Nevertheless, Web 2.0 comprises the idea of more widespread application of interconnectivity and interactivity of web-delivered content. Building applications and services around the unique features of the Internet are considered Web 2.0 main characteristics.
By O’Reilly four levels in the hierarchy of Web 2.0 sites could be distinguished:
- Level-3 applications, exist only on the Internet. Examples are eBay, Craigslist, Wikipedia, del.icio.us, Skype, dodgeball, AdSense.
- Level-2 applications can operate offline but gain advantages from going online. For example, Flickr benefits from its shared photo-database and from its tag database.
- Level-1 applications operate offline but gain features online (Google Docs & Spreadsheets, iTunes).
- Level-0 applications work as well offline as online. Examples are MapQuest, Yahoo! Local, Google Maps, Gmail.
Basic Characteristics
Web 2.0 websites enable users to build on the interactive facilities of “Web 1.0”. It allows users to run software applications fully through a browser. Users can own the data on a Web 2.0 site and control those data. These sites may have a so-called “Architecture of participation” that stimulates users to add value to the application as they use it. It is in contrast to traditional websites, which only limited visitors may view and whose content only the site’s owner could modify.

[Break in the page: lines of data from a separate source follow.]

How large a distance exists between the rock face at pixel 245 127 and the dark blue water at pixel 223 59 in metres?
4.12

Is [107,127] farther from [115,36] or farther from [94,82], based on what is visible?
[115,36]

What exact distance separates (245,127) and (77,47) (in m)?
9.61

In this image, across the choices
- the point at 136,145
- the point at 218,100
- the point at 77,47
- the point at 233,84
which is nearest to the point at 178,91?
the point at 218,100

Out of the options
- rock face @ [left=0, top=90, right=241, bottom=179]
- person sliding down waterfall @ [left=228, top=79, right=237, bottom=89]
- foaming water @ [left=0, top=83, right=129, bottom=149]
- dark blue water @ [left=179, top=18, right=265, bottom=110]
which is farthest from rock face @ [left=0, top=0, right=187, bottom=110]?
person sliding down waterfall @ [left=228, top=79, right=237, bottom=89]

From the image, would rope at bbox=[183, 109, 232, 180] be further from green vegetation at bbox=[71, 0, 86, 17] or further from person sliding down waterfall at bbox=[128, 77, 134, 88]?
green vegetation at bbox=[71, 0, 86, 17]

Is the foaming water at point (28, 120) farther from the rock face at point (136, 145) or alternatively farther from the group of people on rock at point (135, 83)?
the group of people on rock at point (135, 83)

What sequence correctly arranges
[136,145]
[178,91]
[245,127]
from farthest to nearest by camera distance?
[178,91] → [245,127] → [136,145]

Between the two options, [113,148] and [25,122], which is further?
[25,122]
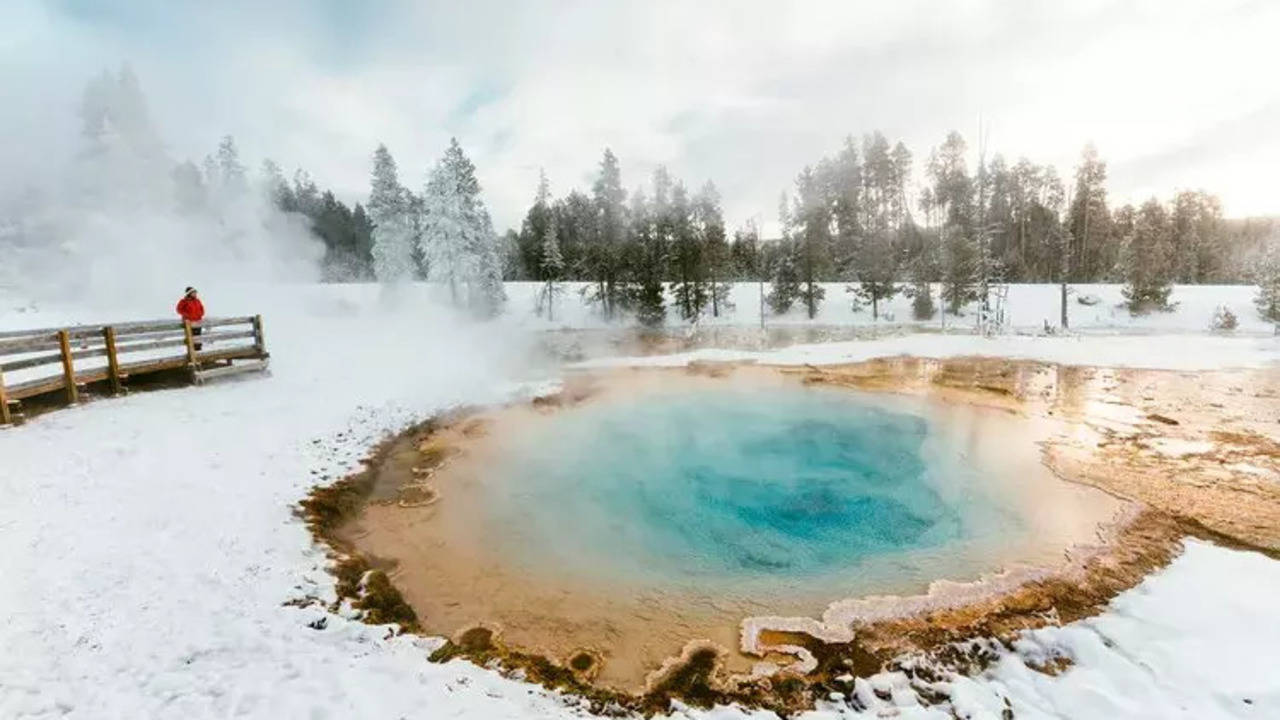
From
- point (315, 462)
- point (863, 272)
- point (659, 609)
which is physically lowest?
point (659, 609)

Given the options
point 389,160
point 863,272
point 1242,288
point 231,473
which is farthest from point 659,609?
point 1242,288

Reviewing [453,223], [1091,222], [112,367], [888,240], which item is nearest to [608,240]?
[453,223]

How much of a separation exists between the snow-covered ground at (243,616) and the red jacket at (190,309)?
2.80 m

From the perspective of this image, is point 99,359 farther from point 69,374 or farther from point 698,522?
point 698,522

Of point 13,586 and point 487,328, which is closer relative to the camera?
point 13,586

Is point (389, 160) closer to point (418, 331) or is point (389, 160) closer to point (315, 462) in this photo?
point (418, 331)

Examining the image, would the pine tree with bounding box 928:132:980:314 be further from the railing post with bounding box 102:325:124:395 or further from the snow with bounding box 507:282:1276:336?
the railing post with bounding box 102:325:124:395

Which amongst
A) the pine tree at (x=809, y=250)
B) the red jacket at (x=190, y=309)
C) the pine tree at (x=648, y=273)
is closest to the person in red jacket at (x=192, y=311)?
the red jacket at (x=190, y=309)

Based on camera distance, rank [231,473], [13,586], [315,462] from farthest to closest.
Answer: [315,462] → [231,473] → [13,586]

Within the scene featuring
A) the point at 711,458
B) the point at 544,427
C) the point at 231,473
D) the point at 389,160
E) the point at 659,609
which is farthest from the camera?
the point at 389,160

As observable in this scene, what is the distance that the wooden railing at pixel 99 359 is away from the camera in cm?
1111

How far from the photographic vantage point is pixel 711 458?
14062 mm

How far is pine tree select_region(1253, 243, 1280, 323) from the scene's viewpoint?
35688 mm

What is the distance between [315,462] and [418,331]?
25539mm
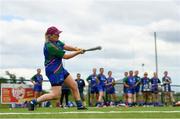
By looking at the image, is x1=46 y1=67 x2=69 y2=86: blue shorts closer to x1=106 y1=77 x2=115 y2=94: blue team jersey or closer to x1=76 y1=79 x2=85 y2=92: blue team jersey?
x1=76 y1=79 x2=85 y2=92: blue team jersey

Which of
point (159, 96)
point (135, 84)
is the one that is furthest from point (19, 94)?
point (159, 96)

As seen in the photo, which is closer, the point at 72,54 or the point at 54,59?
the point at 72,54

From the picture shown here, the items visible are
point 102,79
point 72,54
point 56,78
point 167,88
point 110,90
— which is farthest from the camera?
point 167,88

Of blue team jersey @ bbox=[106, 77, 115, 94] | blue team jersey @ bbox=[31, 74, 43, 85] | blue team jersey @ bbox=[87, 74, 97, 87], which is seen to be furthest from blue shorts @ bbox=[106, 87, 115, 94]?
blue team jersey @ bbox=[31, 74, 43, 85]

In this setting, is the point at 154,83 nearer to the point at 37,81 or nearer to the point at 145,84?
the point at 145,84

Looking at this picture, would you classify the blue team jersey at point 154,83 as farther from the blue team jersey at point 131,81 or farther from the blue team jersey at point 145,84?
the blue team jersey at point 131,81

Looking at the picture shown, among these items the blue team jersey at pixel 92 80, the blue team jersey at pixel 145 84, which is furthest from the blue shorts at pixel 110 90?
the blue team jersey at pixel 145 84

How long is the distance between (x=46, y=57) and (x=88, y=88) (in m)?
15.2

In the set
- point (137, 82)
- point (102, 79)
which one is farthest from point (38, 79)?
point (137, 82)

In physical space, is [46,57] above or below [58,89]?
above

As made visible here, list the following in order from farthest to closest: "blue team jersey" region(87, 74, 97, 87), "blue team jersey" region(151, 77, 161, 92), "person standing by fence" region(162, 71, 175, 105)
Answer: "person standing by fence" region(162, 71, 175, 105) → "blue team jersey" region(151, 77, 161, 92) → "blue team jersey" region(87, 74, 97, 87)

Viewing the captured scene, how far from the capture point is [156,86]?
27.9 metres

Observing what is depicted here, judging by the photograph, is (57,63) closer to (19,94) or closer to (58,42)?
(58,42)

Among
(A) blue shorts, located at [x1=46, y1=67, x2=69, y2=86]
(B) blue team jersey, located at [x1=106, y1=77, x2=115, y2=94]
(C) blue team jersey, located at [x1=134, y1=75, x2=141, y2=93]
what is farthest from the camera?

Web 2.0 sites often feature a rich, user-friendly interface based on AJAX (asynchronous JavaScript and xml) and similar client-side interactivity frameworks, or full client-server application frameworks.
According to Best, the characteristics of Web 2.0 are: rich user experience, user participation, dynamic content, metadata, web standards and scalability. Further essential attributes of Web 2.0 include openness, freedom and collective intelligence in the sense of user participation.
Technology overview
“Web 2.0″ applications are loosely associated with technologies such as wikis, blogs, social-networking, open-source, open-content, file-sharing, peer-production, etc.
Web 2.0 websites usually involve some of the following techniques (sometimes the acronym SLATES is used to refer to them):
Search
the ease of finding information through keyword search which makes the platform valuable.
Links
guide to important pieces of information. The best pages are the most frequently linked to.
Authoring
the ability to create constantly updating content. In wikis, the content is iterative in the sense that people undo and redo each other’s work. In blogs, content is accumulated in posts and comments of blog visitors.
Tags
classification of content by creating tags that are simple, one-word descriptions to facilitate searching and to avoid rigid, pre-made categories.
Extensions
automation of some of the work and pattern matching.
Signals
the use of RSS (Really Simple Syndication) technology to inform users about any changes of the content by sending e-mails to them.
Criticism
There is an opinion that “Web 2.0″ does not represent a new version of the World Wide Web at all. In fact, the WEB1 technologies and concepts are constantly applied in WEB2, too. For example, AJAX do not substitute protocols like HTTP, but add a further layer of abstraction on top of them. Tim Berners-Lee, the inventor of the WWW, described the term “Web 2.0″ as a “piece of jargon”:
“Nobody really knows what it means…If Web 2.0 for you is blogs and wikis, then that is people to people. But that was what the Web was supposed to be all along.”
Nonetheless, the “WEB 2.0″ service mark was registered at the United States Patent and Trademark Office (USPTO) on June 27, 2006. The European Union application remains currently pending after its filing on March 23, 2006.